Terrorist Financing in Nigeria: A Case of Boko Haram
Eme Okechukwu Innocent1, Ugwu Christian Chibuike2
The study aims to provide information on terrorist financing methods to assist competent authorities and reporting entities in their responsibilities to combat terrorist financing. Nigeria has in recent times been labeled as one of the most corrupt countries in the world with money laundering being one of the major demons that the nation has to constantly battle with. Efforts by the government through the activities of the Economic and Financial Crimes Commission (EFCC) as well as other agencies have not yielded much fruits. The United States of America’s Justice Department in 2014 placed some Nigerian banks under the searchlight in the wake of growing terrorism in the country. Specifically, the banks are being investigated to establish their links, if any, with funding of the various terror cells across the continent, particularly Boko Haram Sect. The development was sequel to BNP Paribas’ guilty plea and agreement to pay nearly $9 billion for violating U.S. sanctions, which has now triggered fresh enthusiasm on the U.S. Justice Department to also extend its investigations to Africa, especially among big banks on the continent with strong international links. Two other major French banks- Credit Agricole and Societe Generale, Germany’s Deutsche Bank AG, and Citigroup Inc’s Banamex unit in Mexico are among those investigated for money laundering or sanctions violations.
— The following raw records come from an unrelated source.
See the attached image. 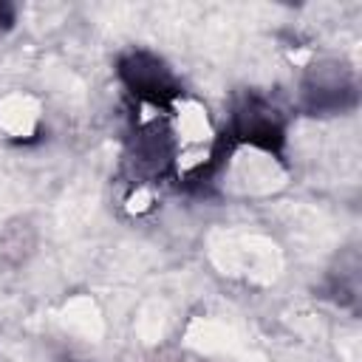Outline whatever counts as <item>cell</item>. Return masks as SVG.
Listing matches in <instances>:
<instances>
[{
	"label": "cell",
	"instance_id": "277c9868",
	"mask_svg": "<svg viewBox=\"0 0 362 362\" xmlns=\"http://www.w3.org/2000/svg\"><path fill=\"white\" fill-rule=\"evenodd\" d=\"M232 133L238 141H246L266 153H277L286 139V122L280 110L266 99L246 96L232 113Z\"/></svg>",
	"mask_w": 362,
	"mask_h": 362
},
{
	"label": "cell",
	"instance_id": "5b68a950",
	"mask_svg": "<svg viewBox=\"0 0 362 362\" xmlns=\"http://www.w3.org/2000/svg\"><path fill=\"white\" fill-rule=\"evenodd\" d=\"M14 17H17L14 6H11V3H3V0H0V31L11 28V25H14Z\"/></svg>",
	"mask_w": 362,
	"mask_h": 362
},
{
	"label": "cell",
	"instance_id": "3957f363",
	"mask_svg": "<svg viewBox=\"0 0 362 362\" xmlns=\"http://www.w3.org/2000/svg\"><path fill=\"white\" fill-rule=\"evenodd\" d=\"M119 79L122 85L141 102L167 105L178 96V82L173 71L150 51H130L119 59Z\"/></svg>",
	"mask_w": 362,
	"mask_h": 362
},
{
	"label": "cell",
	"instance_id": "6da1fadb",
	"mask_svg": "<svg viewBox=\"0 0 362 362\" xmlns=\"http://www.w3.org/2000/svg\"><path fill=\"white\" fill-rule=\"evenodd\" d=\"M356 102L354 74L339 59H320L303 76V105L314 116L345 113Z\"/></svg>",
	"mask_w": 362,
	"mask_h": 362
},
{
	"label": "cell",
	"instance_id": "7a4b0ae2",
	"mask_svg": "<svg viewBox=\"0 0 362 362\" xmlns=\"http://www.w3.org/2000/svg\"><path fill=\"white\" fill-rule=\"evenodd\" d=\"M173 161H175V139L164 122H150L139 127L124 153V170L136 184L164 178Z\"/></svg>",
	"mask_w": 362,
	"mask_h": 362
}]
</instances>
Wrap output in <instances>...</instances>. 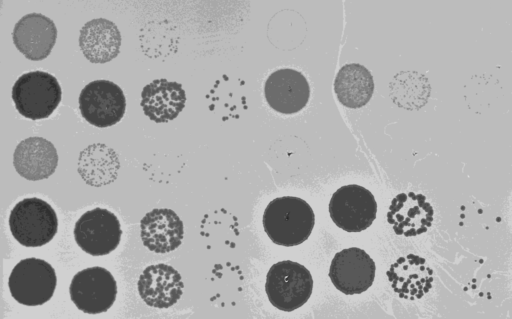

This study examined Boko Haram and terrorist financing and its socio-economic implications for conflict resolution in Nigeria. The data for this study will be generated from Focus Group Discussion and documentary sources. Tables and the technique of content analysis will constitute our data analysis technique. Among the conclusions drawn supports the findings of Financial Action Task Force (FATF), that despite the earlier warnings to Nigeria on its non-compliance level, the country is yet to take any concrete step to stem the rising spate of financial crimes including terrorism financing, money laundering and corruption. Based on the above findings, the paper recommends that the parties and individuals that violate FATF laws should be sanctioned and that the laws on economic crimes need to be reviewed to promote enforceability.